Go large with images

6 Go large with images

Images always look fantastic on a backlit screen, especially on pixel-packed tablets like the iPad and Kindle Fire. Make the most of this by using your imagery as large as possible. If you’re working on digital publications, use full-screen images to create dramatic pauses within an article. The real trick of digital magazines is in recreating that ‘stop and stare’ moment that’s so effective in print.

7 Typeface experiments

You might have a typeface library bursting at the seams with slab serifs and bespoke display fonts, but bear in mind their usage on mobile and desktop.
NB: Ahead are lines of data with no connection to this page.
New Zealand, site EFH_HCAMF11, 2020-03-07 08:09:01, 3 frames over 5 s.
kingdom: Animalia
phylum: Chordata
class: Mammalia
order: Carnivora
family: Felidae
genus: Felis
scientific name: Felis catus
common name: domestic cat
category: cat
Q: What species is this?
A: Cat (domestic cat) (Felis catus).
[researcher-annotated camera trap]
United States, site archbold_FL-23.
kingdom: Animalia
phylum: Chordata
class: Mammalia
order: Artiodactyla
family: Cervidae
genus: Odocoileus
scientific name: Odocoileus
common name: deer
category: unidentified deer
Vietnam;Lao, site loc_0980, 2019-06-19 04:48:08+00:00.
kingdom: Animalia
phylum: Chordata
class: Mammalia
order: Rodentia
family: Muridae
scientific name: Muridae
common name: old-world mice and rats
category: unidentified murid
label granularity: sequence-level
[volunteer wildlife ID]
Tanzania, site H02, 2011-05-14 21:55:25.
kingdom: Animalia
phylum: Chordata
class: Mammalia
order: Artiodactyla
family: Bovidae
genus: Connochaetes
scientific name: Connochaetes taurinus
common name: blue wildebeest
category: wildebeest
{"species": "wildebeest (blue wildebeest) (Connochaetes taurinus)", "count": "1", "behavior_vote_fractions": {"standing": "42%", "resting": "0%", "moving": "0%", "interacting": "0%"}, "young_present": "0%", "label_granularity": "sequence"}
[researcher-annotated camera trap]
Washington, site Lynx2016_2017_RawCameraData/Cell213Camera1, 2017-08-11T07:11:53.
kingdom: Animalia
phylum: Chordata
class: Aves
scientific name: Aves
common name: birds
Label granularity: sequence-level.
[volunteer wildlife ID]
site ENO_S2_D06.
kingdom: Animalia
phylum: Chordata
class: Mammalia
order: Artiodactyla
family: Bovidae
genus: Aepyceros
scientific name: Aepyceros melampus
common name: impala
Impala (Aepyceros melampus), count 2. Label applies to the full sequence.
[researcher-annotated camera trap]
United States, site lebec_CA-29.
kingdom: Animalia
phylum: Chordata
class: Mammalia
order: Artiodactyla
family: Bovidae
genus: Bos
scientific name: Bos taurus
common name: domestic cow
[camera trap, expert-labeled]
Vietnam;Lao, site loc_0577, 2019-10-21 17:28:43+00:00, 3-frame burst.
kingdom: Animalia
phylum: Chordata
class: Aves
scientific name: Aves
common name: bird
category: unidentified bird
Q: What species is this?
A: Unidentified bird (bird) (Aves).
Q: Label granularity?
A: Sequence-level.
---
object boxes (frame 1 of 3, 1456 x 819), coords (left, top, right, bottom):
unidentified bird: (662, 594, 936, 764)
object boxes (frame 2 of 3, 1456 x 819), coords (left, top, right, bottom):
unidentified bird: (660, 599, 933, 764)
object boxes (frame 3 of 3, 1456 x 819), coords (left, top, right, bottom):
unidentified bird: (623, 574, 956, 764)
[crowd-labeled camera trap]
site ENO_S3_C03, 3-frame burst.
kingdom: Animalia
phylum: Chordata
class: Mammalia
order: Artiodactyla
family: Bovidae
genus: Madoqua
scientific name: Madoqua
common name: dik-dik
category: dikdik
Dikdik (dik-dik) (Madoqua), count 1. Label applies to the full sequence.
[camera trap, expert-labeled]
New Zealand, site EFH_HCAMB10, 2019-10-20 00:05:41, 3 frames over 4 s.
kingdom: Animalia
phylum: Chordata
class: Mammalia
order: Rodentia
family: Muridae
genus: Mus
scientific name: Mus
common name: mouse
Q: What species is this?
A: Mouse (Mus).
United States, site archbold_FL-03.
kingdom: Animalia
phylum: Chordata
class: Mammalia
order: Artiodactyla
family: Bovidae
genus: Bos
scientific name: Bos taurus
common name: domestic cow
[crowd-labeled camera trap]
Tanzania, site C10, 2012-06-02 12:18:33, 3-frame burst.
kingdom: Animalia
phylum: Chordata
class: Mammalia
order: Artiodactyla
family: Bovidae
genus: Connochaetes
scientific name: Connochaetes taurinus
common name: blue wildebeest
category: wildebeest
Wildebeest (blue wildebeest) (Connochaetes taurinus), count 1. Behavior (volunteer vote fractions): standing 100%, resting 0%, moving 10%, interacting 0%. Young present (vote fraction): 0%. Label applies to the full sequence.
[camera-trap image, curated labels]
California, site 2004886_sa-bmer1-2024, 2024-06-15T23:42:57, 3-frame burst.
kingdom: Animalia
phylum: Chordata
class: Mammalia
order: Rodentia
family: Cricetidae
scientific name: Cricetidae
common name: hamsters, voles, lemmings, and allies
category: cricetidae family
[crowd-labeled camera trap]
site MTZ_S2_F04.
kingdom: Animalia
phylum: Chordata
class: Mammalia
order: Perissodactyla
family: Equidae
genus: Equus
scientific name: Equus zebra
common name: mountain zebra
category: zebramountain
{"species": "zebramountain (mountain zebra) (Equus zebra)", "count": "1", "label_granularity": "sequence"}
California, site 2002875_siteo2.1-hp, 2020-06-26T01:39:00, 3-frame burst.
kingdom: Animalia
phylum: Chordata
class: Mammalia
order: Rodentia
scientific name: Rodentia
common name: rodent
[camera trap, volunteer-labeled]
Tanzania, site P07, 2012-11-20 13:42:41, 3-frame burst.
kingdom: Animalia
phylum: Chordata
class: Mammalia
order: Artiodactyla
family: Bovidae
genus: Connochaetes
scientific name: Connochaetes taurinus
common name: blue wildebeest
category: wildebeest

You might be able to get away with using them as headline or impact fonts, but for body copy it’s best to stick with a rugged system font, especially if your digital edition will enable users to resize the point size.

Relearn the grid

8 Relearn the grid

Editorial and graphic design grids are based on columns, boxes and negative space, which combine together to aid the presentation of the content you’re working with. In the digital sphere the grid rests on a horizontal hierarchy as much as a descending one, especially on tablet devices where the left-to-right-swipe is a common continuity method. Think about how you can flow content up and down as well as from left to right.

9 Tablets are for touching

Don’t underestimate your user and cram precious screen space with instructions and calls to action that plead with them to ‘touch here for more content’. Users naturally poke and prod at touchscreens, so guide them to new content instead of ordering them to it. You’re a designer, so come up with a set of suitable icons – such as a plus and minus symbols – that convey functionality without having to explain it.

Don't overreach

10 Don’t overreach

Just because you can do something in digital that you never could do in print doesn’t mean it’s absolutely necessary. For example, animated splash pages for websites that keep viewers hanging around are the digital equivalent of front-loading a publication with adverts; while clever page transitions on a tablet edition might look cool to you, they interrupt the reading process for the user. If in doubt, leave it out. That’s what we say.